The provision which M. de Sartiges had in his mind is undoubtedly that which speaks of “embezzlement by public officers, when the same is punishable with infamous punishment;" or, as it stands in the French copy, “soustractions commises par les dépositaires publics, mais seulement dans le cas ou elles seront punies de peines infamantes."
I begin with the expression “public officer” of the American copy. We can have no difficulty as to the meaning of the word “office." That, in its primitive sense, signifies duty merely; but derivatively, the right of some particular duty belonging to the party as a function.
The only question regards the word “public.”
Functionaries of the Government, in all its departments, civil or military, supreme or subordinate, general or provincial, political or municipal, are undoubtedly “public officers."
Does the application extend beyond these persons, and reach the officers of corporate bodies created or authorized by the Government, and to which it contributes funds either as an associate or otherwise ?
It cannot be successfully argued that the nature of the duties performed by the officers of such corporate bodies decides the question. A banking or railroad company, specially authorized and aided by the Government, subserves public uses; but so does a banking or other company existing spontaneously, or in virtue of general laws, as by the simple association of capitalists disconnected from the Government. Indeed, every merchant, manufacturer, book publisher, trader, and so forth, acts with relation to the whole community; and in that sense his employés are just as much public officers as are those of a railroad company.
In truth, the term “public," as applied to officers, must have meaning wholly independent of the question of greater or less publicity of the duties discharged, or acts performed; for there may be a public officer with functions the most reserved, limited, and confidential--as, for example, an officer of the police or customs.

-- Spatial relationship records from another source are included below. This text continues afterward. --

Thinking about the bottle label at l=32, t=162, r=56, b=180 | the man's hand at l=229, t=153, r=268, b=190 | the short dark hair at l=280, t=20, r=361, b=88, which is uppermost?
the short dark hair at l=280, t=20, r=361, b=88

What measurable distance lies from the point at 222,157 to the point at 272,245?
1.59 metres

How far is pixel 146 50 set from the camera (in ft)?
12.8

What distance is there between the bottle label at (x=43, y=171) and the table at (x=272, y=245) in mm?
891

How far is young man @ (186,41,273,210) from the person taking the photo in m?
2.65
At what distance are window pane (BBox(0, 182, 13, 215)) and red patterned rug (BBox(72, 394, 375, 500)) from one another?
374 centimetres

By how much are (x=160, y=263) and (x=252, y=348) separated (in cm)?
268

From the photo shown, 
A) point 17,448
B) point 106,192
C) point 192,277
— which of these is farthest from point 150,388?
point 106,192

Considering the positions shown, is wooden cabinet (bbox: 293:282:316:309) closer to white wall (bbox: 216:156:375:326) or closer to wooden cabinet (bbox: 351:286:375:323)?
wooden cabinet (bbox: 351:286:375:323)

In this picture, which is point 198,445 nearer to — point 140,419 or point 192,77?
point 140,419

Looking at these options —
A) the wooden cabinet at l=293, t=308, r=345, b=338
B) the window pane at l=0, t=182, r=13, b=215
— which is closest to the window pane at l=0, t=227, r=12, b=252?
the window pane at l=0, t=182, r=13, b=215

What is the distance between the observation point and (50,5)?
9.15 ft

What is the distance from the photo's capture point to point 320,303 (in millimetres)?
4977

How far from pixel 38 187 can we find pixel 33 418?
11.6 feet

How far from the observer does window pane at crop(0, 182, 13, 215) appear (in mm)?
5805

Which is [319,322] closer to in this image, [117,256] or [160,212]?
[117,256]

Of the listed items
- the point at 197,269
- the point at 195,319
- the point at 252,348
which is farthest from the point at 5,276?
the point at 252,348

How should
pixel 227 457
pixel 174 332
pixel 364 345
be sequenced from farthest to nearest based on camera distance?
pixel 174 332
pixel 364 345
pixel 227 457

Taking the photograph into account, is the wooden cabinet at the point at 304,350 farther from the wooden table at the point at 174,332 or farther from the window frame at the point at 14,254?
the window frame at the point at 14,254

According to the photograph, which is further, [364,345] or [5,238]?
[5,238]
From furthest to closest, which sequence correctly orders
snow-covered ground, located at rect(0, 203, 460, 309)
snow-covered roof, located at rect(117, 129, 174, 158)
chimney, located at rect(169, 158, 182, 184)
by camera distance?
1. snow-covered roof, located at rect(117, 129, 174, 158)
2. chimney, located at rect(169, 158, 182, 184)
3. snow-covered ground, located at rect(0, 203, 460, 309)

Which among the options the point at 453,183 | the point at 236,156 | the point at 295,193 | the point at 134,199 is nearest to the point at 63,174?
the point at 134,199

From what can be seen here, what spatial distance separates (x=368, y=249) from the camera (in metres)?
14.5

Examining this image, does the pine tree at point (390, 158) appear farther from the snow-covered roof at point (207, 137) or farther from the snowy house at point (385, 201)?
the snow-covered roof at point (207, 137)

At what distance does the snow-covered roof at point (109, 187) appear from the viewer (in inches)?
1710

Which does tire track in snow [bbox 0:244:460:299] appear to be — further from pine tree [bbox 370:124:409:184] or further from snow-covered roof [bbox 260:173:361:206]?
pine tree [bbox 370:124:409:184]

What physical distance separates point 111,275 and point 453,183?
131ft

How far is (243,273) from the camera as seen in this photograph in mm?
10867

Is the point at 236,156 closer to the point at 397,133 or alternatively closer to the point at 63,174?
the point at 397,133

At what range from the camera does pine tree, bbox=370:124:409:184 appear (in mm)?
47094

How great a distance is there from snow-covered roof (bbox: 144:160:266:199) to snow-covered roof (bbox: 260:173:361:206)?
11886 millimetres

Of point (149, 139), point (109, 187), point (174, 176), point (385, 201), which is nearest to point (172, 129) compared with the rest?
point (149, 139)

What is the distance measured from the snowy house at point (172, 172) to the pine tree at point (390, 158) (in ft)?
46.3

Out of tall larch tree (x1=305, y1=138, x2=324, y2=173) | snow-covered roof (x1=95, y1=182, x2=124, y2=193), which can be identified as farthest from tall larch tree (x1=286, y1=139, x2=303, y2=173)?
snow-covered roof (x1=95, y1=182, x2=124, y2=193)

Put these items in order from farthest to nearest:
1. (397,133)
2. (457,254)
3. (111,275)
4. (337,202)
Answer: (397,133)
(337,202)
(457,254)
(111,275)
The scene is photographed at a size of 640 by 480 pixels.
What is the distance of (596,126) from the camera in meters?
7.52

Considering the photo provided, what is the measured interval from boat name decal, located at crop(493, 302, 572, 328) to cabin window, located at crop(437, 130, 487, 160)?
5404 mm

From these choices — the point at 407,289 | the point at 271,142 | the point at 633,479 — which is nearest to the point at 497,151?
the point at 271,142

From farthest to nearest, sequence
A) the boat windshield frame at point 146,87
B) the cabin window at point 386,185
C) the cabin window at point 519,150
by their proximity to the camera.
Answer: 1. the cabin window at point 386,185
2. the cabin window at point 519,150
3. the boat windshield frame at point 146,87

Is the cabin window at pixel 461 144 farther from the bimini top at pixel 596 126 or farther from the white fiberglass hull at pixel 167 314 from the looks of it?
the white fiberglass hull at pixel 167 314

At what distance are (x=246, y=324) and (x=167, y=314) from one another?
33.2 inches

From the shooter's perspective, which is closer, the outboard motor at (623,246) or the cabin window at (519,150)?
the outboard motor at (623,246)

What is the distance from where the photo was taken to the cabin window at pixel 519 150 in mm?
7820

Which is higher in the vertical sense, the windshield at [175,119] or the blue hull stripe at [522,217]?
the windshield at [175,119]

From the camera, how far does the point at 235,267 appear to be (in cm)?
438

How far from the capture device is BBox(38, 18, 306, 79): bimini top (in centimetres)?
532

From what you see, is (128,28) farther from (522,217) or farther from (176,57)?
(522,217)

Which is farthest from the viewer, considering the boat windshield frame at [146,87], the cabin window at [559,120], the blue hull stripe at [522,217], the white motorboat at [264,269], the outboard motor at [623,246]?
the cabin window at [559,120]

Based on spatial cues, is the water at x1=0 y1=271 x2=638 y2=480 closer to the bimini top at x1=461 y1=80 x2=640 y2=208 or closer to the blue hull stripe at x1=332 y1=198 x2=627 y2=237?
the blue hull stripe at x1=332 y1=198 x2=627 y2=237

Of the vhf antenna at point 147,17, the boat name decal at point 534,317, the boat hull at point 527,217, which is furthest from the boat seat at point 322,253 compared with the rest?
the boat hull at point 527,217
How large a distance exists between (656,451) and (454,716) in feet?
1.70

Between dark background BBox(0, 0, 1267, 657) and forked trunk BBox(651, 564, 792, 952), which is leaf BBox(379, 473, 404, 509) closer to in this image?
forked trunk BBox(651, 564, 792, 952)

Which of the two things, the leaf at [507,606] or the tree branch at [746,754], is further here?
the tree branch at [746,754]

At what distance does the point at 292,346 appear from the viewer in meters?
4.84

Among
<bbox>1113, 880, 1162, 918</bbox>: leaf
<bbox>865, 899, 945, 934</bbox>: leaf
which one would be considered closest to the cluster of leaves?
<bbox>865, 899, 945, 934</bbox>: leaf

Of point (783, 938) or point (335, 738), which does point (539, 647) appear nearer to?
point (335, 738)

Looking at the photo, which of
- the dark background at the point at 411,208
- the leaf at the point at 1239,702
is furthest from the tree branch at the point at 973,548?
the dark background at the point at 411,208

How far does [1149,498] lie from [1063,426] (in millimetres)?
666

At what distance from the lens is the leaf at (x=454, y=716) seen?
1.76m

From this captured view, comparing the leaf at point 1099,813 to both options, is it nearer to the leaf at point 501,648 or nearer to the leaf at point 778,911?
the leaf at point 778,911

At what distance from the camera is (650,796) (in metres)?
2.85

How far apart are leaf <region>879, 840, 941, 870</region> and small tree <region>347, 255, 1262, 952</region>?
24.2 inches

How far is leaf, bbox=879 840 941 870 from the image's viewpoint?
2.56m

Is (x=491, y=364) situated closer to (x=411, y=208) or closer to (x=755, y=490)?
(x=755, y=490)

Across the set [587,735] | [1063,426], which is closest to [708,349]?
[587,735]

The case before us, it is true, is of corporations, which, in the popular sense of the term, may be called public ; but they are public in the sense of their use only, not of their constitution. The distinction is indicated by the Court in the case of Bonaparte v. The Camden Railroad Company. “Generally speaking,” says that Court, “public corporations are towns, cities, counties, parishes, existing for public purposes: private corporations are for banks, insurance, railroads, canals, bridges, and so forth, where the stock is owned by individuals, though their uses may be public” (1 Baldwin's C. C. Rep. 222).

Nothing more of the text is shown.